• [Work item] Copy the stretch of the article on Thida's tuberculosis from "Thida’s father and" through "where she lives.", word for word.

• [Excerpted text]
By MIN KHET MAUNG
RANGOON — The news that she had tuberculosis couldn’t have come at a worse time for 28-year-old Thida [not her real name].
She is the sole breadwinner of her family—supporting her aged mother, a disabled brother, two nieces and a nephew, in their simple village home in Burma’s Pegu Division.
Thida is a victim of multidrug-resistant tuberculosis (MDR), which drains her strength and her already limited financial resources. Her monthly drugs bill alone is the equivalent of US $20.
Thida’s father and brother died of TB. She had cared for them and believes she caught the disease from one of the two sick men. Now she looks after her brother’s three children and tries to pay their school fees from the $35 she earns monthly in a Rangoon garment factory.
Thida daren’t take sick leave because her meager earnings would be cut. When she was once too sick to work and stayed away for 10 days her month’s pay was cut by one third. Ostracism by fellow workers afraid of catching TB adds to her ordeal.
Thida discovered she had TB early last year, after trying unsuccessfully to cure a persistent cough with medicine she bought from a betel shop near the hostel where she lives.
For six months the drugs prescribed for her were free of charge. But at the end of six months she had to pay for her medicine—“Nobody told me why.”
"Sometimes, some of drugs the doctor prescribed are not easily available in the pharmacy and then I have to spend many hours looking for them in Rangoon," she said.
After several months, she was referred to the 300-bed Aung San TB Hospital, outside
Rangoon, where nearly 100 TB patients are being treated. Doctors told Thida she had multidrug-resistant TB and needed in-patient treatment.
Relatives of TB patients currently being treated at the hospital say multidrug-resistant TB patients have to pay the equivalent of $250-$300 monthly, although those with ordinary TB are not charged for their drugs.
The prospect of having to find that kind of money makes Thida despair. The times when she was able to send her family up to 20,000 kyat ($19) a month are anyway over. Her dilemma is nightmarish—she can scarcely afford to keep herself alive, but she must survive for the sake of her family. But she’s certainly not suffering alone—Burma has 130,000 people with TB.

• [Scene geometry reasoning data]

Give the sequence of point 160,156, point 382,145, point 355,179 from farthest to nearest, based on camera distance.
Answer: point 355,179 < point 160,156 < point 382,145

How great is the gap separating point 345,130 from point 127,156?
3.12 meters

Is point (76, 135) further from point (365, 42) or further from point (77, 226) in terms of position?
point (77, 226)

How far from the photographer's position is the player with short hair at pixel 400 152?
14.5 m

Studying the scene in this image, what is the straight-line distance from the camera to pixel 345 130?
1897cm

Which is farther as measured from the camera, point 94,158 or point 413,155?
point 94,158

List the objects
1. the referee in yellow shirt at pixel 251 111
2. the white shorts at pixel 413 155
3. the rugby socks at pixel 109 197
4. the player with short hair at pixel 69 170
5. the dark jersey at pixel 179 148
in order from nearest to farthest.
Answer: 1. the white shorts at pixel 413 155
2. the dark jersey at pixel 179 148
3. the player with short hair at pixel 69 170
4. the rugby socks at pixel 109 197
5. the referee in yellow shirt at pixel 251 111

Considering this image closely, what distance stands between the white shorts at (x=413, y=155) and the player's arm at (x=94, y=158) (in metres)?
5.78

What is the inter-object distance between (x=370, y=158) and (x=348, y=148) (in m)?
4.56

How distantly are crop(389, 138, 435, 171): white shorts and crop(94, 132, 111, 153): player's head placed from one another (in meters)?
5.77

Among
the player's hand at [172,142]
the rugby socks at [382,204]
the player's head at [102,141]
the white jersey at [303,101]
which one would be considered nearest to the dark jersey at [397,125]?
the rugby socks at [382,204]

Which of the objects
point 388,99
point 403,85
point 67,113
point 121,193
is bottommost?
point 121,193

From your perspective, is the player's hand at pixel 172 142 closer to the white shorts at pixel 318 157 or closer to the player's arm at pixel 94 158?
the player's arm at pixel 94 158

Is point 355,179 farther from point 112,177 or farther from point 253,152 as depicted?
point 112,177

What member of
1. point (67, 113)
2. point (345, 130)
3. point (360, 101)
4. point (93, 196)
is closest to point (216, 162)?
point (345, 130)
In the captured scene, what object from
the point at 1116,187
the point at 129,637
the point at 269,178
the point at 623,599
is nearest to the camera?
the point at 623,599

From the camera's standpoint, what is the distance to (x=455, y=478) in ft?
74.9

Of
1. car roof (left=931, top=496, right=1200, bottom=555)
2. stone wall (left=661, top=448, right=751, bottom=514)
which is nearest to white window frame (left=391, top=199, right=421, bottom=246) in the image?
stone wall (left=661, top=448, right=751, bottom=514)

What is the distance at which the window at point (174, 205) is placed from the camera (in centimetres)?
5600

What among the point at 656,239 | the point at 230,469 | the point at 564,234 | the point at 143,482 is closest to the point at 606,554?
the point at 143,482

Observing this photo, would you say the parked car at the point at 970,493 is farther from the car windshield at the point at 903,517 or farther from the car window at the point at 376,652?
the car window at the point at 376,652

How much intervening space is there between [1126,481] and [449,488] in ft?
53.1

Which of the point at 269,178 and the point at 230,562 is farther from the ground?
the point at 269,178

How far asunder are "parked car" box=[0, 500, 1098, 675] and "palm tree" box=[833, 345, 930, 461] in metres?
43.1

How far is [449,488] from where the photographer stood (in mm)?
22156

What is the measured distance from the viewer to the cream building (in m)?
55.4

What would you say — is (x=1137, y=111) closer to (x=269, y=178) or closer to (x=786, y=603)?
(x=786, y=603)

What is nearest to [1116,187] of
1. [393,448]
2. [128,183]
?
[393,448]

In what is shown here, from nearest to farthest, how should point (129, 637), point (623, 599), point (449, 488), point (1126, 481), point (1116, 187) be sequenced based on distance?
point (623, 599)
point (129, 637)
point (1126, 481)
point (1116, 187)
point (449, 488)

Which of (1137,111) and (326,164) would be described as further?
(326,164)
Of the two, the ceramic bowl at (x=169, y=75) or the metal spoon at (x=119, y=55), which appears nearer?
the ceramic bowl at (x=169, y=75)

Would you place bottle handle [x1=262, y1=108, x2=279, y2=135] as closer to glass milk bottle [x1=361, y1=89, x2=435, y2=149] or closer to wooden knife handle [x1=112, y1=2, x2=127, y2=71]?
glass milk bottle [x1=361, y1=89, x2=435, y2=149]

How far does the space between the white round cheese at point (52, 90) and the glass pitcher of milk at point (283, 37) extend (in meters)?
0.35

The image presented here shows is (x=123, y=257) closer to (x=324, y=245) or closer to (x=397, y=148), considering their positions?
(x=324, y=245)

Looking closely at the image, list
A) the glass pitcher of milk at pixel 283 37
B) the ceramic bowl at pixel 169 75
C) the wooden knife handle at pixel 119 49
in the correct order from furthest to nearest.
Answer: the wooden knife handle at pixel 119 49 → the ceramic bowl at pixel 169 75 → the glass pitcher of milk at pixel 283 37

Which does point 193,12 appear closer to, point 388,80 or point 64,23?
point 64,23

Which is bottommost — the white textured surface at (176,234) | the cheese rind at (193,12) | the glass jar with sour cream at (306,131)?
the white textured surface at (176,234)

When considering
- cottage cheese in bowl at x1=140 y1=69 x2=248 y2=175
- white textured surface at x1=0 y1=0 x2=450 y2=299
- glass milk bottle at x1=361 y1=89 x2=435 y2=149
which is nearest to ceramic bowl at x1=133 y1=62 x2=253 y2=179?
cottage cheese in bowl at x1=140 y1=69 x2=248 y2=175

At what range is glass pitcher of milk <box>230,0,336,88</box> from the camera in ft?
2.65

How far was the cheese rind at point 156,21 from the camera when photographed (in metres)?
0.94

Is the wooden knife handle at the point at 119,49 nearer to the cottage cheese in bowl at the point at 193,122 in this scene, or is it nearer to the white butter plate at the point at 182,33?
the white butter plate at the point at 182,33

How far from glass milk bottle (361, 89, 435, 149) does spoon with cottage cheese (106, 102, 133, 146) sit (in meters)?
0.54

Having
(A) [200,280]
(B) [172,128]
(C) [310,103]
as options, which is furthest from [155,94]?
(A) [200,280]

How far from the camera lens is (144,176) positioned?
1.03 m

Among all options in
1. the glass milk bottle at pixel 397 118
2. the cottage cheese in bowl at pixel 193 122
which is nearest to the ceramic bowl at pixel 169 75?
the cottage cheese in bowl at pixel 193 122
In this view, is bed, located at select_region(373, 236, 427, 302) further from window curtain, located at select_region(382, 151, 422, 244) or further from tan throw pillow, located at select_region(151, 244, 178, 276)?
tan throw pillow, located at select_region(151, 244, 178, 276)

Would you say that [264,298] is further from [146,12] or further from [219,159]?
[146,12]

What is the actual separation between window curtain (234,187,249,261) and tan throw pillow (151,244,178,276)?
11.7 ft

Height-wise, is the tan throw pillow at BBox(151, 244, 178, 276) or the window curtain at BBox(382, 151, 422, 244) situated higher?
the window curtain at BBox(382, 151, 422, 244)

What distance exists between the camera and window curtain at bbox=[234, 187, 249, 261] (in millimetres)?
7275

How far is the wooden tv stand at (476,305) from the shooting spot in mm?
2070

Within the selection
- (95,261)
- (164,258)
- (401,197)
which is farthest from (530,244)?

• [Output for this exercise]
Thida’s father and brother died of TB. She had cared for them and believes she caught the disease from one of the two sick men. Now she looks after her brother’s three children and tries to pay their school fees from the $35 she earns monthly in a Rangoon garment factory.
Thida daren’t take sick leave because her meager earnings would be cut. When she was once too sick to work and stayed away for 10 days her month’s pay was cut by one third. Ostracism by fellow workers afraid of catching TB adds to her ordeal.
Thida discovered she had TB early last year, after trying unsuccessfully to cure a persistent cough with medicine she bought from a betel shop near the hostel where she lives.